To say the Trump administration isn’t a fan of immigration, legal or otherwise, is an understatement. In their latest effort to solidify their “America First” doctrine, the White House issued a damning proclamation — only those immigrants applying for visas abroad, who can prove they will get health insurance within a month’s time of their arrival or prove they can afford healthcare costs, will be allowed a visa.

On the surface, any Trump supporter will say that’s not an unreasonable mandate. After all, no one wants non-citizens to unfairly burden our healthcare system. Yet, like with just about everything this administration does, we have to look a little deeper below the surface to discover how discriminatory and unjust is this new requirement.

When we do that, we discover that the likelihood of a newly-arrived immigrant with no promise of an immediate job isn’t likely to be allowed in.

For starters, healthcare costs have gone up across the country, even those with employer-paid healthcare coverage.
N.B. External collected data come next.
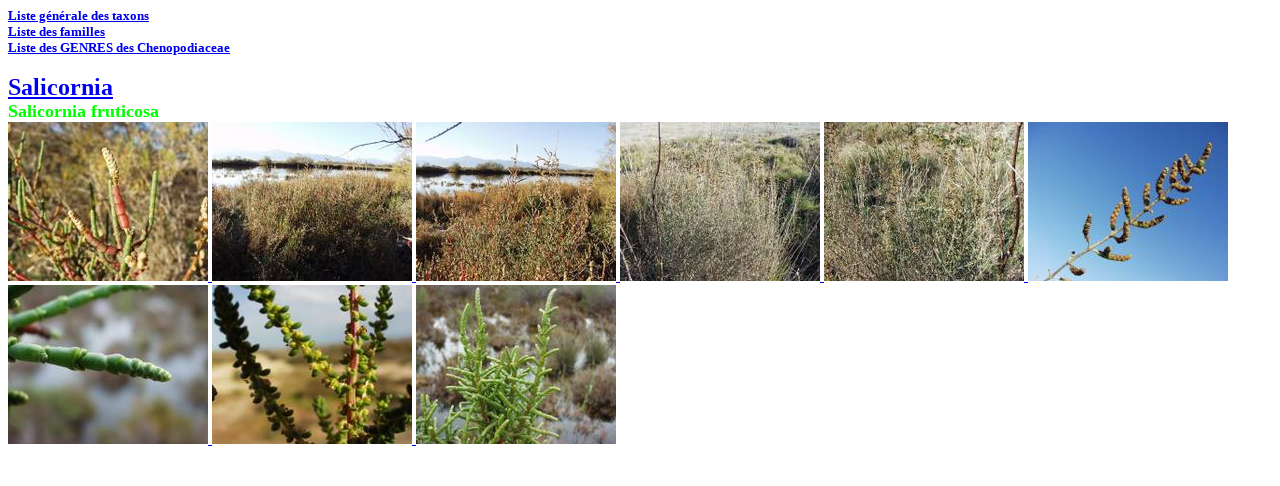

--- FILE ---
content_type: text/html
request_url: http://sophy.tela-botanica.org/photohtm/SI14288.HTM
body_size: 503
content:
<HTML>
<BODY>
<FONT size=2><A HREF="LIENPLAN.HTM"><B>Liste g&eacute;n&eacute;rale des taxons</B></A><BR>
<A HREF="LIENPLTS.HTM"><B>Liste des familles</B></A></FONT><BR>
<FONT size=2><A HREF="LIENF28.HTM "><B>Liste des GENRES des Chenopodiaceae                     </B></A></FONT><BR><BR>
<A HREF="FI751.HTM"> 
<FONT size=5><B>Salicornia
</B></FONT></A><BR>
<Font color="#00FF00" size=4><B>Salicornia fruticosa             </B></FONT><BR>
<Font size=4><A HREF="/Photo-cp/Sag/Salicornia_fruticosa________26_01_2002_1.JPG      
"><img src="/Photo-id/Sag/Salicornia_fruticosa________26_01_2002_1.JPG      
" title="01-26-2002-01, Pyr&eacute;n&eacute;es orientales, 
Saint Cyprien, R&eacute;serve naturelle du Mas Larieu
"</A></Font>
<Font size=4><A HREF="/Photo-cp/Sag/Salicornia_fruticosa________26_01_2002_2.JPG      
"><img src="/Photo-id/Sag/Salicornia_fruticosa________26_01_2002_2.JPG      
" title="01-26-2002-02, Pyr&eacute;n&eacute;es orientales, 
Saint Cyprien, R&eacute;serve naturelle du Mas Larieu
"</A></Font>
<Font size=4><A HREF="/Photo-cp/Sag/Salicornia_fruticosa________26_01_2002_3.JPG      
"><img src="/Photo-id/Sag/Salicornia_fruticosa________26_01_2002_3.JPG      
" title="01-26-2002-03, Pyr&eacute;n&eacute;es orientales, 
Saint Cyprien, R&eacute;serve naturelle du Mas Larieu
"</A></Font>
<Font size=4><A HREF="/Photo-cp/Sag/Salicornia_fruticosa________26_01_2002_4.JPG      
"><img src="/Photo-id/Sag/Salicornia_fruticosa________26_01_2002_4.JPG      
" title="01-26-2002-04, Pyr&eacute;n&eacute;es orientales, 
Saint Cyprien, R&eacute;serve naturelle du Mas Larieu
"</A></Font>
<Font size=4><A HREF="/Photo-cp/Sag/Salicornia_fruticosa________26_01_2002_5.JPG      
"><img src="/Photo-id/Sag/Salicornia_fruticosa________26_01_2002_5.JPG      
" title="01-26-2002-05, Pyr&eacute;n&eacute;es orientales, 
Saint Cyprien, R&eacute;serve naturelle du Mas Larieu
"</A></Font>
<Font size=4><A HREF="/Photo-cp/Sag/Salicornia_fruticosa________26_01_2002_6.JPG      
"><img src="/Photo-id/Sag/Salicornia_fruticosa________26_01_2002_6.JPG      
" title="01-26-2002-06, Pyr&eacute;n&eacute;es orientales, 
Saint Cyprien, R&eacute;serve naturelle du Mas Larieu
"</A></Font>
<Font size=4><A HREF="/Photo-cp/Sag/Salicornia_fruticosa________02_03_2001_3.JPG      
"><img src="/Photo-id/Sag/Salicornia_fruticosa________02_03_2001_3.JPG      
" title="03-02-2001-03, Espagne, 
Marais salants
"</A></Font>
<Font size=4><A HREF="/Photo-cp/Sag/Salicornia_fruticosa________02_03_2001_11.JPG     
"><img src="/Photo-id/Sag/Salicornia_fruticosa________02_03_2001_11.JPG     
" title="03-02-2001-11, Espagne, 
Marais salants
"</A></Font>
<Font size=4><A HREF="/Photo-cp/Sag/Salicornia_fruticosa________02_03_2001_21.JPG     
"><img src="/Photo-id/Sag/Salicornia_fruticosa________02_03_2001_21.JPG     
" title="03-02-2001-21, Espagne, 
Marais salants
"</A></Font>
</BODY>
</HTML>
The Kaiser Family Foundation released an analysis last month that showed premiums and deductibles had skyrocketed so much that many with employer-paid healthcare coverage are increasingly finding it hard to afford them.

Couple that stark reality with the sad statistic by the US Census Bureau that found there were 27.5 million Americans without health insurance in 2018 — an increase since 2008.

Once again, the Trump administration goes out of its way to set up the most vulnerable for failure as they rack up another win for their Nationalist team.